Edit the listing below so that "entry" becomes "option", and change nothing else.

* start Raw records *

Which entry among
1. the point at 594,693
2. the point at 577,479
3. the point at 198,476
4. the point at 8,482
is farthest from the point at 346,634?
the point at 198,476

* end Raw records *

Task solution –
Which option among
1. the point at 594,693
2. the point at 577,479
3. the point at 198,476
4. the point at 8,482
is farthest from the point at 346,634?
the point at 198,476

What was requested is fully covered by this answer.